Direito do Agronegócio

PIS/Cofins e o crédito presumido em exportação no setor de proteína animal

Autor

  • Fábio Pallaretti Calcini

    é doutor e mestre em Direito do Estado pela PUC-SP pós-doutorando em Direito pela Universidade de Coimbra (Portugal) ex-membro do Conselho Administrativo de Recursos Fiscais (Carf) professor da FGV-Direito SP e Ibet e sócio tributarista da Brasil Salomão e Matthes Advocacia.

5 de agosto de 2022, 8h04

Para a cadeia do agronegócio, temos em vigor os artigos 8º e 9º, da Lei nº 10.925/2004, que, além de estabelecer a aquisição de certos insumos com suspensão, autoriza crédito presumido a ser utilizado como regra para fins de abatimento de tais contribuições não cumulativas.

Spacca
Apesar desta regra geral para o segmento, alguns produtos do segmento da proteína animal sofreram alterações legislativas, de tal sorte que a disciplina legal já não mais seria a Lei nº 10.925/2004.

Neste sentido, podemos destacar para o setor de bovinos, ovinos, aves e suínos, especialmente, as Leis 12.058/2009, 12.350/2010, 12.865/2013 12.839/2013.

De forma breve, tais legislações estabelecem que alguns insumos podem ser adquiridos com suspensão de PIS e Cofins, oferecendo para o adquirente, por sua vez, um crédito presumido, sobretudo, para aquele que realiza exportações.

A título de exemplo, podemos citar o crédito presumido para bovinos no artigo 33, da Lei nº 12.058/2009 [1], como na mesma linha para aves e suínos o artigo 55 da Lei nº 12.350/2010 [2], para pessoas jurídicas que produzam certos produtos listados pelos dispositivos legais (exemplo, NCM 02.07) com destino à exportação. É o crédito exportação para o setor.

Muito bem.

Tarefa solicitada a
Repita sem alterações as linhas da listagem, do início dela até a linha com "Stainless Steel Pastry", inclusive, e deixe de fora da resposta as indicações de imagem.
O texto e a listagem não têm relação entre si.

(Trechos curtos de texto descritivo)
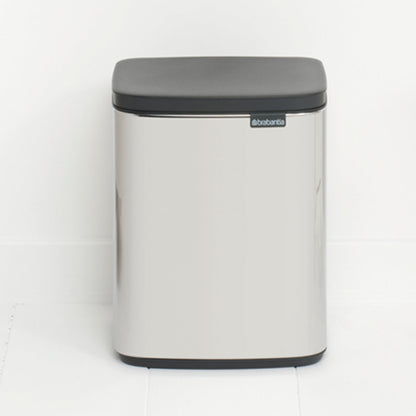 brabantia ゴミ箱 7L オープン式 Bo Waste Bin ブリリアントスチール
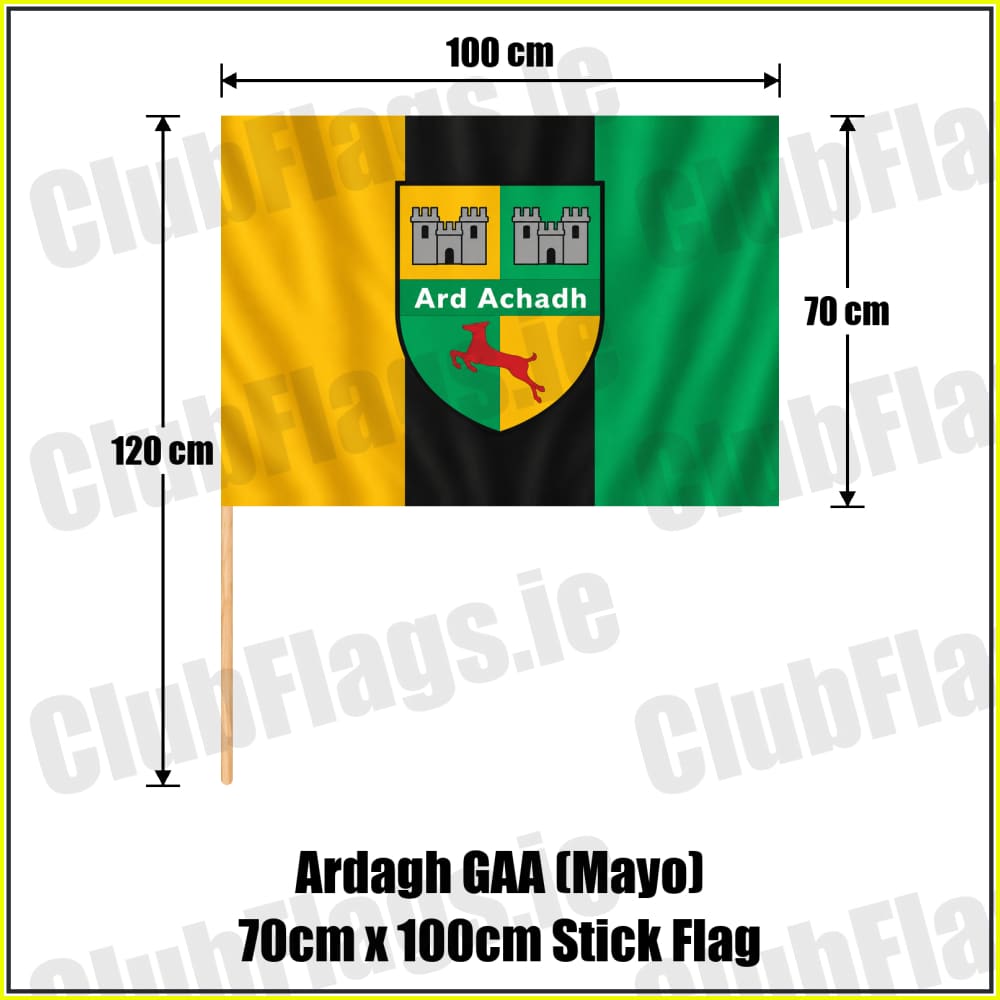 Ardagh GAA (Mayo) 70cm x 100cm Stick Flag - ClubFlags.ie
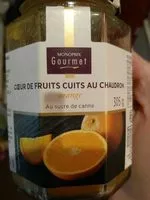 Mängden socker i Cœur de Fruits Cuits au Chaudron - Orange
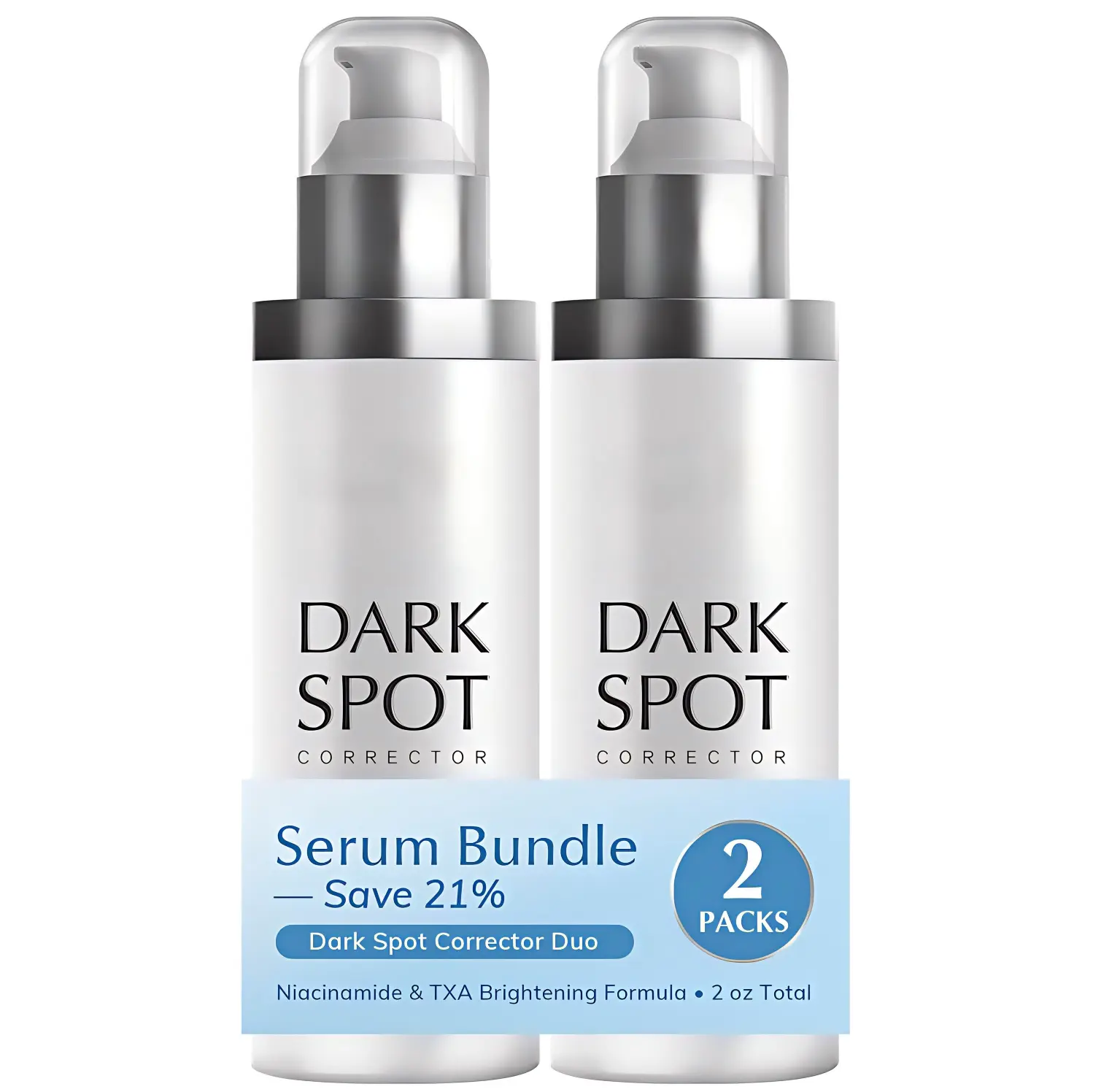 Dark Spot Corrector Serum Bundle - 2 Packs, Niacinamide & TXA Brightening Formula, 2 oz Total, Save 21%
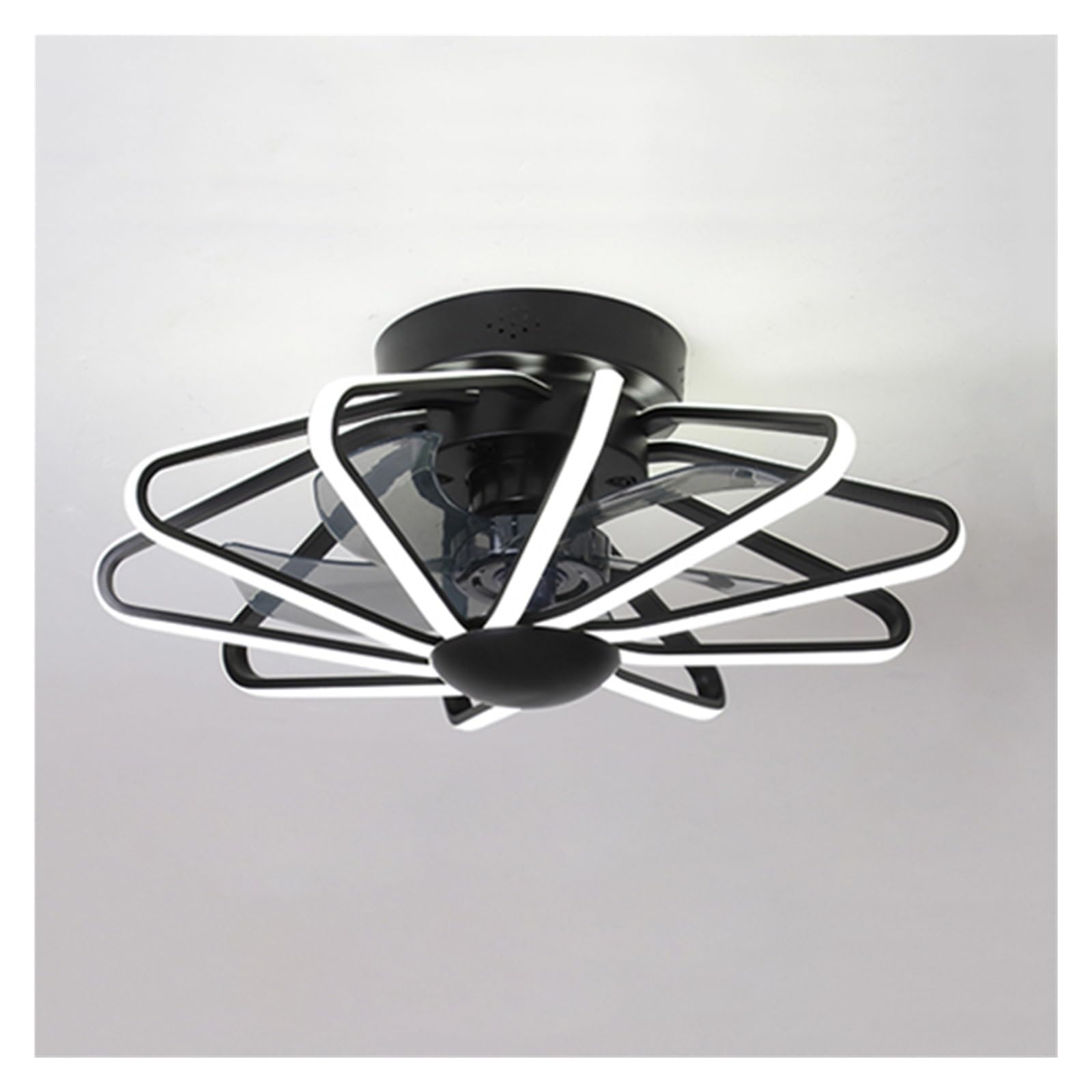 ERETYRET Ceiling Ventilator lamp Fan Light Bedroom Living Room Lamps Integrated LED Fans Pure Copper Motor with Remote contorl Quiet Cooling(2)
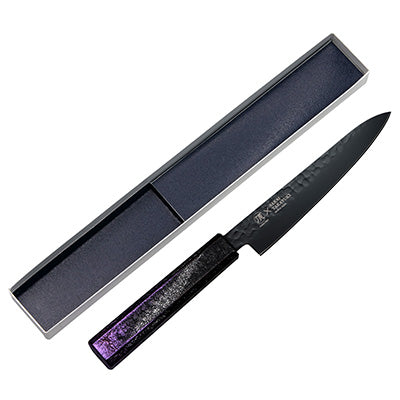 Stainless Steel Pastry Petty Knife 15cm “Stella Stella Polaris” – Purple Handle　made in Japan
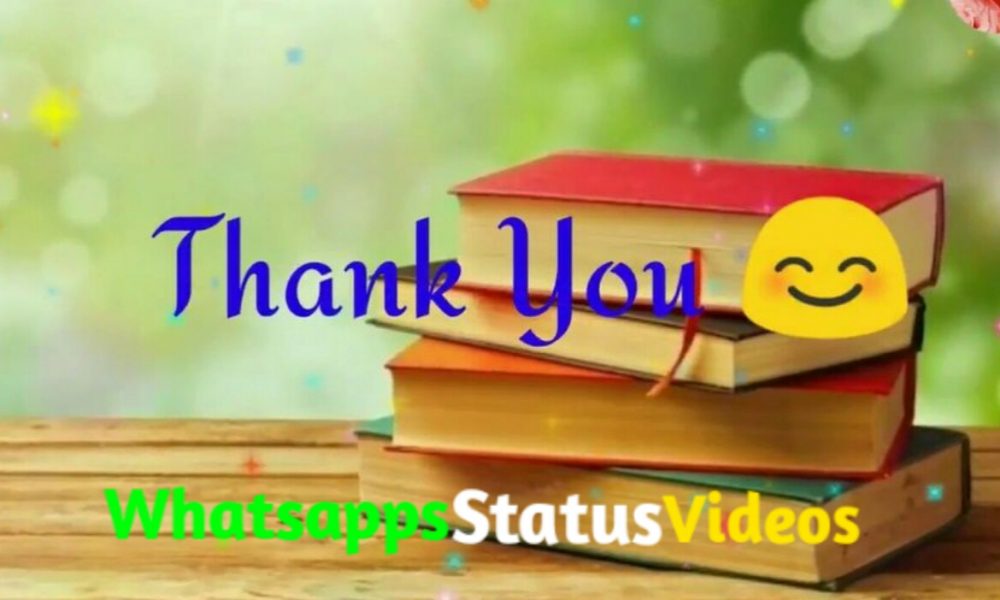 Thank You Whatsapp Status Video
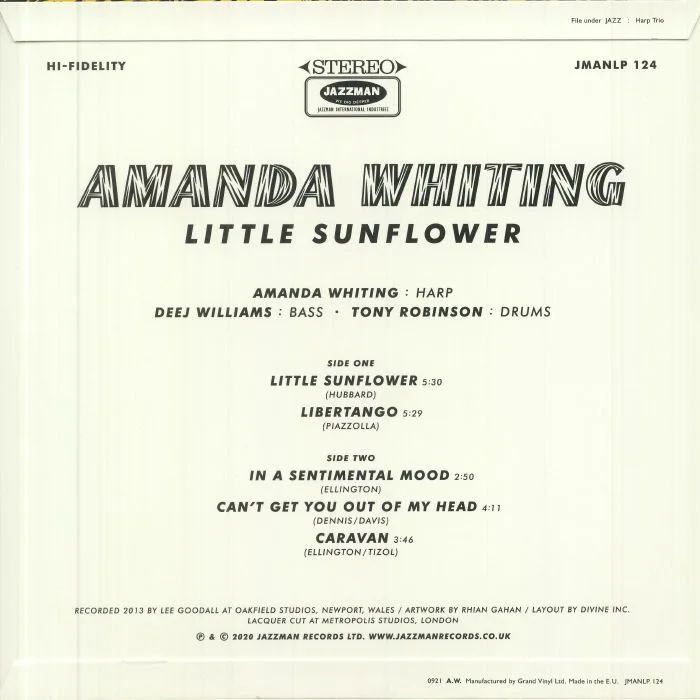 Обратная сторона обложки — Amanda WHITING — Little Sunflower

Tarefa solicitada b
Cite literalmente o trecho do texto sobre PIS/Cofins e crédito presumido na exportação que vai de "é doutor e mestre" até "e Matthes Advocacia.", inclusive.

Resultado da tarefa a
 brabantia ゴミ箱 7L オープン式 Bo Waste Bin ブリリアントスチール
 Ardagh GAA (Mayo) 70cm x 100cm Stick Flag - ClubFlags.ie
 Mängden socker i Cœur de Fruits Cuits au Chaudron - Orange
 Dark Spot Corrector Serum Bundle - 2 Packs, Niacinamide & TXA Brightening Formula, 2 oz Total, Save 21%
 ERETYRET Ceiling Ventilator lamp Fan Light Bedroom Living Room Lamps Integrated LED Fans Pure Copper Motor with Remote contorl Quiet Cooling(2)
 Stainless Steel Pastry Petty Knife 15cm “Stella Stella Polaris” – Purple Handle　made in Japan

Resultado da tarefa b
é doutor e mestre em Direito do Estado pela PUC-SP pós-doutorando em Direito pela Universidade de Coimbra (Portugal) ex-membro do Conselho Administrativo de Recursos Fiscais (Carf) professor da FGV-Direito SP e Ibet e sócio tributarista da Brasil Salomão e Matthes Advocacia.